Before me flash five years at his side, and in them, my happiest moments. I see us at the zoo, where we’d make up things animals would say about people if they could talk, about how they’d laugh at how silly we are for watching them shit. I see us at outdoor concerts with wayfarers on and beers in our hands. And I see him doing some annoyingly cute, computer-nerdy thing.
Now I’m in my car, hot all over, adrenaline-drunk and unsure. And I’m scared. I’m really fucking scared. Now I have no one. I have no friends in Minneapolis. I’m going to be alone forever.
Six Months Pass.
Six months after our breakup and I’m sitting in a hundred-degree bus in the middle of August after a day at the zoo, air musk-soaked with the sweat of a dozen coworkers. I’m sitting beside my manager.
Six months after our breakup and I have friends. I’m able to sleep alone. I’m not depressed. I’m on my own, and I’m well. I didn’t need him then, and I sure as hell don’t need him now.
But his shadow remains, poking my mind every time I get him off of it, filling me whenever I smell his cologne, hear our music, talk to our friends. And my manager, the ever insightful, sees my suffering.

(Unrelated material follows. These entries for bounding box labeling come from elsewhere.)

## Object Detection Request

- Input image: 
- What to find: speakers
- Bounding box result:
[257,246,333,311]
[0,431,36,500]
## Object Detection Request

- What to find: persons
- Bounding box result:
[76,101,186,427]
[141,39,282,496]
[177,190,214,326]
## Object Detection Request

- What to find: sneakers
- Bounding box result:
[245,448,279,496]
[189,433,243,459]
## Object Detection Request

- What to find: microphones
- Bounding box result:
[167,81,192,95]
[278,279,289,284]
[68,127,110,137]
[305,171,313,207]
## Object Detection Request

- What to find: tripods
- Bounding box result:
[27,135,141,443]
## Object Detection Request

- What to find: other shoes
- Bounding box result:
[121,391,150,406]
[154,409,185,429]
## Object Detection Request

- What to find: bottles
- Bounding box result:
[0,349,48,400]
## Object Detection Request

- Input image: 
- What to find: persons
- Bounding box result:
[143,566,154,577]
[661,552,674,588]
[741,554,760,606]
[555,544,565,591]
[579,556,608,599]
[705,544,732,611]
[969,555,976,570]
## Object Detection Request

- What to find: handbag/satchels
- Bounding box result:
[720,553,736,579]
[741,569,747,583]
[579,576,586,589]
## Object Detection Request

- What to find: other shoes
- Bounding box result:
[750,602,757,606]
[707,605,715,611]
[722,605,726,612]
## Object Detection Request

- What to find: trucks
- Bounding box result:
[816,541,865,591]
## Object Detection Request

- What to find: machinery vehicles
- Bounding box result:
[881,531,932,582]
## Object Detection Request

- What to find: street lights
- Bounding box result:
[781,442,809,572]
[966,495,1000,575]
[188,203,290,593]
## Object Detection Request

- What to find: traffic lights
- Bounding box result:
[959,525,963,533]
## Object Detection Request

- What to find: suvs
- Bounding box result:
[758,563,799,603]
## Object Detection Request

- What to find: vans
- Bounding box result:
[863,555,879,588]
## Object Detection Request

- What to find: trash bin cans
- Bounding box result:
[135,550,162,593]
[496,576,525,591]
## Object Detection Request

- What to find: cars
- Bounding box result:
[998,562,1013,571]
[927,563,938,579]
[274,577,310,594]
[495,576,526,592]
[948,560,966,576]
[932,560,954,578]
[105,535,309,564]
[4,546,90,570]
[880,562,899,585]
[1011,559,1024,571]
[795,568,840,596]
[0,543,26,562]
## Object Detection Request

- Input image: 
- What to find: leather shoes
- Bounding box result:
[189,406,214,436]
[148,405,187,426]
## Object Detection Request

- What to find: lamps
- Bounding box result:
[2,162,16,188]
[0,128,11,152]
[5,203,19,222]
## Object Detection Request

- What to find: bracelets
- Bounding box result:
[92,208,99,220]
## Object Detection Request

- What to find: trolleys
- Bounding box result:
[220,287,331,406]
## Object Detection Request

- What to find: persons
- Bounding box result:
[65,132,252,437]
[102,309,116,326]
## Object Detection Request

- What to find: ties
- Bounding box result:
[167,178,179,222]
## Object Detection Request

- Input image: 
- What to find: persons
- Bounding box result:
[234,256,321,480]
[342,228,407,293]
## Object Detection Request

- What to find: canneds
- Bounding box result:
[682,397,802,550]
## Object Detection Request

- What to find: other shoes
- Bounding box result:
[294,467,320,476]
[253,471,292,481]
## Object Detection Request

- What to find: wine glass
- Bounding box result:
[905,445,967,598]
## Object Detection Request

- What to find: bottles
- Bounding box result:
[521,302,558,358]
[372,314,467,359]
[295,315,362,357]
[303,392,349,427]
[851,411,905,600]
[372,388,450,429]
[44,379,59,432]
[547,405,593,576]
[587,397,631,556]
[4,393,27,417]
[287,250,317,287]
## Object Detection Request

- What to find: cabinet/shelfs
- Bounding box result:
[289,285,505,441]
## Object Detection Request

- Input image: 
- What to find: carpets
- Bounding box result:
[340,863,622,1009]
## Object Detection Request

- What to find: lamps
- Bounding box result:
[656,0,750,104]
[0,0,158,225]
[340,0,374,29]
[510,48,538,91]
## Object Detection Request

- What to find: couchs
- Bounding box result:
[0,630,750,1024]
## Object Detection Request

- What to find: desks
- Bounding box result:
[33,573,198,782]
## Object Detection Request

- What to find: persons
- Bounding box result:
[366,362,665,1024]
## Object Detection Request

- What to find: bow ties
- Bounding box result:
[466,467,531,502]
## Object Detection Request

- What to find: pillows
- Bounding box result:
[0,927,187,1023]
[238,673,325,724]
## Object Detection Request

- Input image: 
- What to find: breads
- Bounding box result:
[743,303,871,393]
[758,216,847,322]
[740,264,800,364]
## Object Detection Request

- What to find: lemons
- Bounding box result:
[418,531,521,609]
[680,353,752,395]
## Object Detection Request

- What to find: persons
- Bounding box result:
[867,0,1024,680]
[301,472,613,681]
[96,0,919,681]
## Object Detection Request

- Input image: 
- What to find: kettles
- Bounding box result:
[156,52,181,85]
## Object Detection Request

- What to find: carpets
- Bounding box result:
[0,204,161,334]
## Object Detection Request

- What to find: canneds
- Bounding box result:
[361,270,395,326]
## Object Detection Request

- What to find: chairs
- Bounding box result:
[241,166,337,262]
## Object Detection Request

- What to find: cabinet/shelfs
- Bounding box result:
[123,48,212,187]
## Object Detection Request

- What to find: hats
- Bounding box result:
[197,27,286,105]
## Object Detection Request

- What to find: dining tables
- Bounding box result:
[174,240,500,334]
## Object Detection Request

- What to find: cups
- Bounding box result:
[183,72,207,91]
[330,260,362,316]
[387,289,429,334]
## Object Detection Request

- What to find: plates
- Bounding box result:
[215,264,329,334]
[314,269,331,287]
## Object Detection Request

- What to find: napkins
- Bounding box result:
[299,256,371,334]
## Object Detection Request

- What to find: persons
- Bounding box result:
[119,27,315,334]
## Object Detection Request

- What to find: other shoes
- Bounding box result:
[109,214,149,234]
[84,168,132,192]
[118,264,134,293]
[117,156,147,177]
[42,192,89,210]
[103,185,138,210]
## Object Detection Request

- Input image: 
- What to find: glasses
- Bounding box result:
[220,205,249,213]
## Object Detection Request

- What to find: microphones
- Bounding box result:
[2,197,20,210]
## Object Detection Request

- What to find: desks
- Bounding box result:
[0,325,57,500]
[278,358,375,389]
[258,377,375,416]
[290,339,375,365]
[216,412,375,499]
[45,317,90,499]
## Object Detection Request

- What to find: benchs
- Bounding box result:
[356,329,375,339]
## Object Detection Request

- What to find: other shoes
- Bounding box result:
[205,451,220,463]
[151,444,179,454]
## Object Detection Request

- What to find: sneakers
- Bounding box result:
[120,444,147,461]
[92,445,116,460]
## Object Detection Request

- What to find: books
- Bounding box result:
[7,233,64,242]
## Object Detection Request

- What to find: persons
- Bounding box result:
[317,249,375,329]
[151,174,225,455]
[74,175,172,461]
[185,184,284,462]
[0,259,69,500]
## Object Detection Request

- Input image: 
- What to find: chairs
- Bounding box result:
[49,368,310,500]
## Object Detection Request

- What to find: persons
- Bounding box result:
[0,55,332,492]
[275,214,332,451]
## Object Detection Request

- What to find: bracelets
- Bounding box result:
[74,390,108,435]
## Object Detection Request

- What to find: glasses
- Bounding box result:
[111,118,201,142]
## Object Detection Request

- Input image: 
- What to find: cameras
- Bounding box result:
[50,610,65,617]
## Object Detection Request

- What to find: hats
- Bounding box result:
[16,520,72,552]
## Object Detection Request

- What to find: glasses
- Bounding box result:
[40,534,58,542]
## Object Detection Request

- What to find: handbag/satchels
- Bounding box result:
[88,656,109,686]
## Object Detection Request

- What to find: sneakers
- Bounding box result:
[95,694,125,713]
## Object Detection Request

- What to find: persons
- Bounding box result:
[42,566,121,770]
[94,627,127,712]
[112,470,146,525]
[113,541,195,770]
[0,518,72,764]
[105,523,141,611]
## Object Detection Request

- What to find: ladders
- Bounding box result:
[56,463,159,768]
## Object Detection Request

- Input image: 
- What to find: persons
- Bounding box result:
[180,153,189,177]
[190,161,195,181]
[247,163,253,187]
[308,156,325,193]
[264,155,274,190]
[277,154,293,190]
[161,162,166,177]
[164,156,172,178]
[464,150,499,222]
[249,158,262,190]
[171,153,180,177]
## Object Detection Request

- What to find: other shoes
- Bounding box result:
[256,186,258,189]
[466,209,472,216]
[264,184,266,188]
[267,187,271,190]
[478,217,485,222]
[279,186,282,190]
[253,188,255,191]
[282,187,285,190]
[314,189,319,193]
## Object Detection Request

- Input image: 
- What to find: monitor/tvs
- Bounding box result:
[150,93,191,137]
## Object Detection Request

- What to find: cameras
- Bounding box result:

My manager knows. In her I confide maybe too much, but she’s non-judgmental, or good at hiding it if she is. She’ll share advice when I need it, and I need some today.
“Look, Jaclyn,” she says, “You have to ask yourself something: Do you want a man who will support you financially, or one who will support you emotionally?”
I look past her, through a dirty bus window and at the zoo. What? A man who will… What?
My vision blurs. There’s ringing in my ears. Oh my God. What am I doing?
So plainly hidden that it went unnoticed, her question is salvation from denial. Here I’ve sat in judgment of the love of my life, throwing around heart-crushing tantrums when things weren’t going my way. I’ve been harsh, stubborn, inflexible. And he’s the child?
Our breakup was partially the result of my imposing upon him “adulthood” as I knew it, of my ultimatum-laced Better-for-Us expectations. The future I wanted for us, no doubt well-intentioned, was MY future. Not ours.
What kind of man do I want, she asks? I want a man who will… I want the man who will make me happy.
I want him. My him. Not the him who belongs to my fantasies. Not the him who sits around with a broken heart. I want him, the man I love–and no more than who he is.
He is, after all, my kind of silly; my Sunday-morning-hangover partner-in-crime; my blanket-hogging, movie-watching, concert-going, love-making kind of guy.
As for adulthood? Fuck it. We define our own. I love him, and after a summer in doubt, I know this is, and will remain, true, suit-and-tie or not.
So it is on this bus I realize that we’ll be together again, and it is here at the zoo, as our bus pulls away, that I imagine inside live animals talking shit about silly people doing silly things.
Jaclyn lives in Minneapolis with her boyfriend, Brian. They haven’t been back to the zoo… yet.